> STATED TASK 1
Write out the post on data-driven programming word for word, from "Rustom Mody rustompmody" up to and including "correspondingly more successful?".
> STATED TASK 2
Count how many lines of the listing contain the string "Return", and reply with that number alone.

> PASSAGE TO READ
-------------------------

The Joys Of Data-Driven Programming

Rustom Mody rustompmody at gmail.com
Sun Aug 21 08:39:15 EDT 2016


On Sunday, August 21, 2016 at 5:51:36 PM UTC+5:30, Chris Angelico wrote:
> On Sun, Aug 21, 2016 at 9:53 PM, Rustom Mody  wrote:
> > Some other examples:
> > 1.
> > Aren’t makefiles data-driven? And if so should not much more declarative
> > attempts like jam have been correspondingly more successful?
> > https://www.perforce.com/resources/documentation/jam
> >
> > [Personally Ive always believed that jam is better than make and is less used
> > for entirely historical reasons; something like half the world eoling with crlf
> > and half with lf.  But maybe make is really a better design because more imperative?]
> 
> The issues with makefiles are mainly to do with metaprogramming (plus
> a few specific issues with the format itself, which don't apply to the
> more general concept). There's a ton of magic to cope with makefiles
> that try to rebuild themselves, plus all the extra tooling around the
> outside (configure scripts etc), to try to move to a meta-level above
> the makefile and thus enable metaprogramming of makefile contents.

-------------------------

> RECORDS PROVIDED
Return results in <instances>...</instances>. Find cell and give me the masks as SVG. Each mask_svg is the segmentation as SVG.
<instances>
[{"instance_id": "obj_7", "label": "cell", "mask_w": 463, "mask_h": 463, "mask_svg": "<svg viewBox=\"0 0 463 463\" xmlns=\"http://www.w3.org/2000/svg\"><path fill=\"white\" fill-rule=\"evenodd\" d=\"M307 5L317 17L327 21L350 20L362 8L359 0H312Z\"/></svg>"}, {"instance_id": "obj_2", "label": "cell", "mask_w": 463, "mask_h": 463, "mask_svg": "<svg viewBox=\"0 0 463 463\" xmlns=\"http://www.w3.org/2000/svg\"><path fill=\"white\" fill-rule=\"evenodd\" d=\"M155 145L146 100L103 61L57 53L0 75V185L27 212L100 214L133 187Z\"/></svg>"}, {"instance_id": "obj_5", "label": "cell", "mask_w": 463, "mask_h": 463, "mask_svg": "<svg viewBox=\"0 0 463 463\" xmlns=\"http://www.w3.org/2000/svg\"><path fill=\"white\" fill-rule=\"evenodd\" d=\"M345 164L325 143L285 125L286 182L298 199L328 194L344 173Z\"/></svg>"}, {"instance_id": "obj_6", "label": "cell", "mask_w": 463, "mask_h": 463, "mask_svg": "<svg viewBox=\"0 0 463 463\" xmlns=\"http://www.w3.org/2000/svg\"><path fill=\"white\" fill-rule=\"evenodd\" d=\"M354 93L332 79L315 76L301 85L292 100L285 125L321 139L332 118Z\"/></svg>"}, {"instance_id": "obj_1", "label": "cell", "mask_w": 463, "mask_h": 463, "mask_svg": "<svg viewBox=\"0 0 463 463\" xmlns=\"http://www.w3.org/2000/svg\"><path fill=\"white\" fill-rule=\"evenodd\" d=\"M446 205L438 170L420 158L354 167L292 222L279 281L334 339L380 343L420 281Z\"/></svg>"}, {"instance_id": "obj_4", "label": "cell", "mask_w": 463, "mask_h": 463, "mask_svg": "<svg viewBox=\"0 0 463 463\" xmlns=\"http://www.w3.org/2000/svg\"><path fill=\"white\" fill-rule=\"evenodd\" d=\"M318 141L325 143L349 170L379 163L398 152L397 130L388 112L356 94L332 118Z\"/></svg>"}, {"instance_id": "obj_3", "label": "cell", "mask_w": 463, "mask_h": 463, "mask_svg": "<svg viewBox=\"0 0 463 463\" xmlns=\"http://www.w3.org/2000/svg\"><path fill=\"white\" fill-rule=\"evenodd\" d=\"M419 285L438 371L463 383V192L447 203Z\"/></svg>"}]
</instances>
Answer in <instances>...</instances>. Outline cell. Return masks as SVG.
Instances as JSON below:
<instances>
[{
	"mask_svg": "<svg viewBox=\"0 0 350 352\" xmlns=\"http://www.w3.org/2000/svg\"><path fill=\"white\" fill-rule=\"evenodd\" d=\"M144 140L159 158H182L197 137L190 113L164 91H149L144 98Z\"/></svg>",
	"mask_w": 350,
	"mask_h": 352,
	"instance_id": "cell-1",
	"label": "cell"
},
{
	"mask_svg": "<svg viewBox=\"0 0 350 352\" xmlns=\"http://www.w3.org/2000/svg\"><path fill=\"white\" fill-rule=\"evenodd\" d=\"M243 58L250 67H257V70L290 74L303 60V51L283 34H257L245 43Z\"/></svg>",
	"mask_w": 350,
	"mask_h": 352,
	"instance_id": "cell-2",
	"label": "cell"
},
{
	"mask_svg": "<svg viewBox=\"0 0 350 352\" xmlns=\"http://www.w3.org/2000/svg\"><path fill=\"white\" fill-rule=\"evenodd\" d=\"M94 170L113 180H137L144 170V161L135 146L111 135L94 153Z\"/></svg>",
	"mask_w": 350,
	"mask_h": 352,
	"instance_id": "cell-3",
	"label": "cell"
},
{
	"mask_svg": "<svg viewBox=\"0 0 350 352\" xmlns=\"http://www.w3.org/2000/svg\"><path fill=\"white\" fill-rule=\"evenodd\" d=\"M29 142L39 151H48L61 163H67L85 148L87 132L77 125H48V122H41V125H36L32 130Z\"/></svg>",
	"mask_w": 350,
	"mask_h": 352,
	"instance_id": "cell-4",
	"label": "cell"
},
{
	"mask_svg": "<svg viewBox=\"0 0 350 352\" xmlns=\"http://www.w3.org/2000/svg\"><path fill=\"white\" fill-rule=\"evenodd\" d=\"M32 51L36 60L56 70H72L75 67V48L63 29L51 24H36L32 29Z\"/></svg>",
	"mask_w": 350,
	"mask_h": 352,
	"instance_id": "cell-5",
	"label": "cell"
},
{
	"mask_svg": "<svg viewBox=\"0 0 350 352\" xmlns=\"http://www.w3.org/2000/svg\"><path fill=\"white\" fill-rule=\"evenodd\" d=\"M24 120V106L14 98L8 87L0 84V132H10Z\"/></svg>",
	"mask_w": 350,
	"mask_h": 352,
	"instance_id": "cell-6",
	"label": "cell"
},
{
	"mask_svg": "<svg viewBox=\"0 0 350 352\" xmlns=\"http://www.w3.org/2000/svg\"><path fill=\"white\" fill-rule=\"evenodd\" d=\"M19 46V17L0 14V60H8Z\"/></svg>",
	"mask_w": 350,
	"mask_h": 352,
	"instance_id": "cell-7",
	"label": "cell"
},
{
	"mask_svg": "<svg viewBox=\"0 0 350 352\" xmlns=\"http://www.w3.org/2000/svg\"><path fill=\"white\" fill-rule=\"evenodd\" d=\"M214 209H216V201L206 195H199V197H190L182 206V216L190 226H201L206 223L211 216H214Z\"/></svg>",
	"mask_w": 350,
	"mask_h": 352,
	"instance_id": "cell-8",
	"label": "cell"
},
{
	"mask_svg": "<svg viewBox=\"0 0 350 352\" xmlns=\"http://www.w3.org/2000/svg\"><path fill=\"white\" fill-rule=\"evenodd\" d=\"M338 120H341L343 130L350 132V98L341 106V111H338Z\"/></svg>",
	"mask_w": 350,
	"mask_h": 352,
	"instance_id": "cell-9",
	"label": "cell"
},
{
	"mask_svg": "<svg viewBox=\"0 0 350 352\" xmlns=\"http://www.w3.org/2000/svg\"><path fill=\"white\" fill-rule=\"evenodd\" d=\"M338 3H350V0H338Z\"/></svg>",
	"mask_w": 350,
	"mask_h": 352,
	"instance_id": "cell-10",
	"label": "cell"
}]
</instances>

-------------------------

> TASK RESULT 1
Rustom Mody rustompmody at gmail.com
Sun Aug 21 08:39:15 EDT 2016


On Sunday, August 21, 2016 at 5:51:36 PM UTC+5:30, Chris Angelico wrote:
> On Sun, Aug 21, 2016 at 9:53 PM, Rustom Mody  wrote:
> > Some other examples:
> > 1.
> > Aren’t makefiles data-driven? And if so should not much more declarative
> > attempts like jam have been correspondingly more successful?

> TASK RESULT 2
2